Exercise directions »
Output the entries word for word. Omit images.

Data extract »
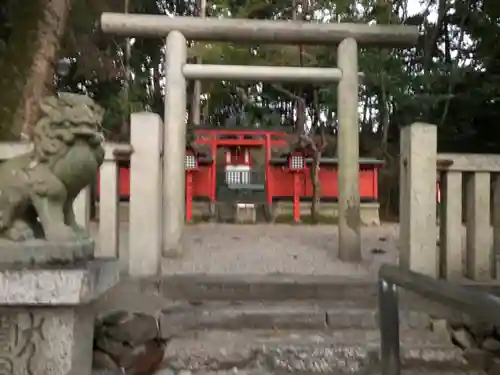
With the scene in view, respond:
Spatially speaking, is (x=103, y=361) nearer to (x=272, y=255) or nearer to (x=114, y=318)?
(x=114, y=318)

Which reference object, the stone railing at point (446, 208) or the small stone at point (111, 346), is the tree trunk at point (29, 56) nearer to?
the small stone at point (111, 346)

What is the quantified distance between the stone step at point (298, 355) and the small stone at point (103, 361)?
30 cm

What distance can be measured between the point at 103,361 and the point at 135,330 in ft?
0.83

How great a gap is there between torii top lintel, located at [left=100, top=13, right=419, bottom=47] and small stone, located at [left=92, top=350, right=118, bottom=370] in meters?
3.34

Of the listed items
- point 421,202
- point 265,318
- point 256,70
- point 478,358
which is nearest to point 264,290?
point 265,318

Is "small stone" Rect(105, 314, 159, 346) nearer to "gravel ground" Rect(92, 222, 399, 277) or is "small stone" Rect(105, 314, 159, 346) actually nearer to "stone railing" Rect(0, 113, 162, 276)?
"stone railing" Rect(0, 113, 162, 276)

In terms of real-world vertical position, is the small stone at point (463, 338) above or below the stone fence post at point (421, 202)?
below

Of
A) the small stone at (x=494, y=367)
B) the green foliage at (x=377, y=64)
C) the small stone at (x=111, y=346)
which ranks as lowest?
the small stone at (x=494, y=367)

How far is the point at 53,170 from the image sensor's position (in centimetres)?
247

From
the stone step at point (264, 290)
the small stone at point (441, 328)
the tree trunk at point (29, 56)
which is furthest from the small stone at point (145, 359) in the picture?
the tree trunk at point (29, 56)

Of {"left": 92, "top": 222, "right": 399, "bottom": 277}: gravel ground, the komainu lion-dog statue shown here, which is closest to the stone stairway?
{"left": 92, "top": 222, "right": 399, "bottom": 277}: gravel ground

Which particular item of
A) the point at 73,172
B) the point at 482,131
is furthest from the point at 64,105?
the point at 482,131

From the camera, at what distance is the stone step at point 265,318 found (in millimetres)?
3406

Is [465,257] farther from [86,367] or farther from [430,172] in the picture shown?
[86,367]
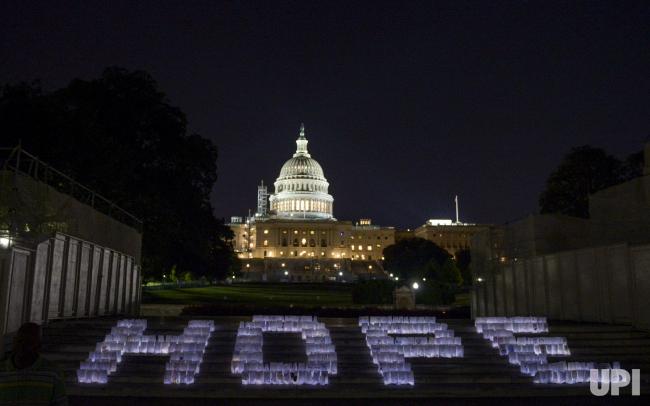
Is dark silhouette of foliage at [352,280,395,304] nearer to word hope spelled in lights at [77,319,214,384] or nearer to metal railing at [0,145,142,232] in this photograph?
metal railing at [0,145,142,232]

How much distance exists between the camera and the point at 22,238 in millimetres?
14312

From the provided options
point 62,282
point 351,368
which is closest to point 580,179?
point 351,368

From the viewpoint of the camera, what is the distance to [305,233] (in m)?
154

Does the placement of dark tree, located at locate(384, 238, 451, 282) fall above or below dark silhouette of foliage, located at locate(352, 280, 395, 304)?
above

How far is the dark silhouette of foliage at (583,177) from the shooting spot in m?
43.4

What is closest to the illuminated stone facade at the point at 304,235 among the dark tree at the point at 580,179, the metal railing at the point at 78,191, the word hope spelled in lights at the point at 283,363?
the dark tree at the point at 580,179

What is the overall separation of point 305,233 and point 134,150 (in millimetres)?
120988

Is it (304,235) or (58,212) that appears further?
(304,235)

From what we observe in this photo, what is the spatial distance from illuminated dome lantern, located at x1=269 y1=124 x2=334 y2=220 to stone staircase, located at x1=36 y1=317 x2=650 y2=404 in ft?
462

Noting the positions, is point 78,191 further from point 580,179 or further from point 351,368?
point 580,179

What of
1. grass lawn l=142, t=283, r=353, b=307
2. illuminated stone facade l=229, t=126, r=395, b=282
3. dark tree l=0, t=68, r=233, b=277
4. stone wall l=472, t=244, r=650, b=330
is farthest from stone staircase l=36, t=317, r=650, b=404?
→ illuminated stone facade l=229, t=126, r=395, b=282

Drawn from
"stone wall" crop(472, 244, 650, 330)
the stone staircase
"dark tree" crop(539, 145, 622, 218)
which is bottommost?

Solved problem »
With the scene in view, respond:
Spatially speaking, is (x=103, y=361) nearer to (x=272, y=255) or nearer to (x=114, y=318)?
(x=114, y=318)

Which reference object, the stone railing at point (446, 208) or the small stone at point (111, 346), is the tree trunk at point (29, 56) nearer to?
the small stone at point (111, 346)

What is the quantified distance between the stone step at point (298, 355) and the small stone at point (103, 361)?
30 cm

What distance can be measured between the point at 103,361 and the point at 135,330 in ft?
0.83

How great a gap is there between torii top lintel, located at [left=100, top=13, right=419, bottom=47] and small stone, located at [left=92, top=350, right=118, bottom=370] in meters?
3.34

Of the listed items
- point 421,202
- point 265,318
- point 256,70
- point 478,358
which is nearest to point 264,290?
point 265,318

Is "small stone" Rect(105, 314, 159, 346) nearer to "gravel ground" Rect(92, 222, 399, 277) or is "small stone" Rect(105, 314, 159, 346) actually nearer to "stone railing" Rect(0, 113, 162, 276)?
"stone railing" Rect(0, 113, 162, 276)

In terms of real-world vertical position, is the small stone at point (463, 338) above or below the stone fence post at point (421, 202)?
below

Of
A) the small stone at (x=494, y=367)
B) the green foliage at (x=377, y=64)
C) the small stone at (x=111, y=346)
which ranks as lowest?
the small stone at (x=494, y=367)

How far is the point at 53,170 from the image sensor's position (in centimetres)?
247

From
the stone step at point (264, 290)
the small stone at point (441, 328)
the tree trunk at point (29, 56)
which is furthest from the small stone at point (145, 359) in the picture?
the tree trunk at point (29, 56)

Of {"left": 92, "top": 222, "right": 399, "bottom": 277}: gravel ground, the komainu lion-dog statue shown here, which is closest to the stone stairway?
{"left": 92, "top": 222, "right": 399, "bottom": 277}: gravel ground

Which particular item of
A) the point at 73,172
B) the point at 482,131
is furthest from the point at 64,105?
the point at 482,131

From the camera, at what distance is the stone step at point 265,318 found (in millimetres)?
3406

Is [465,257] farther from [86,367] or farther from [430,172] in the picture shown?
[86,367]
Is dark silhouette of foliage at [352,280,395,304] nearer to word hope spelled in lights at [77,319,214,384] or nearer to metal railing at [0,145,142,232] in this photograph?
metal railing at [0,145,142,232]

How much distance exists between the camera and the point at 22,238 in millimetres?
14312

From the provided options
point 62,282
point 351,368
which is closest to point 580,179?
point 351,368

From the viewpoint of the camera, what is the distance to [305,233] (in m)?
154

Does the placement of dark tree, located at locate(384, 238, 451, 282) fall above or below dark silhouette of foliage, located at locate(352, 280, 395, 304)?
above

How far is the dark silhouette of foliage at (583,177) from the shooting spot in m?
43.4

What is closest to the illuminated stone facade at the point at 304,235 among the dark tree at the point at 580,179, the metal railing at the point at 78,191, the word hope spelled in lights at the point at 283,363?
the dark tree at the point at 580,179

What is the overall separation of point 305,233 and point 134,150 (in millimetres)?
120988

Is it (304,235) or (58,212) that appears further?
(304,235)

From what we observe in this photo, what is the spatial distance from illuminated dome lantern, located at x1=269 y1=124 x2=334 y2=220 to stone staircase, located at x1=36 y1=317 x2=650 y2=404 in ft?
462

Noting the positions, is point 78,191 further from point 580,179 or further from point 351,368?
point 580,179

What of
1. grass lawn l=142, t=283, r=353, b=307
2. illuminated stone facade l=229, t=126, r=395, b=282
3. dark tree l=0, t=68, r=233, b=277
4. stone wall l=472, t=244, r=650, b=330
is farthest from stone staircase l=36, t=317, r=650, b=404?
→ illuminated stone facade l=229, t=126, r=395, b=282

Drawn from
"stone wall" crop(472, 244, 650, 330)
the stone staircase
"dark tree" crop(539, 145, 622, 218)
which is bottommost?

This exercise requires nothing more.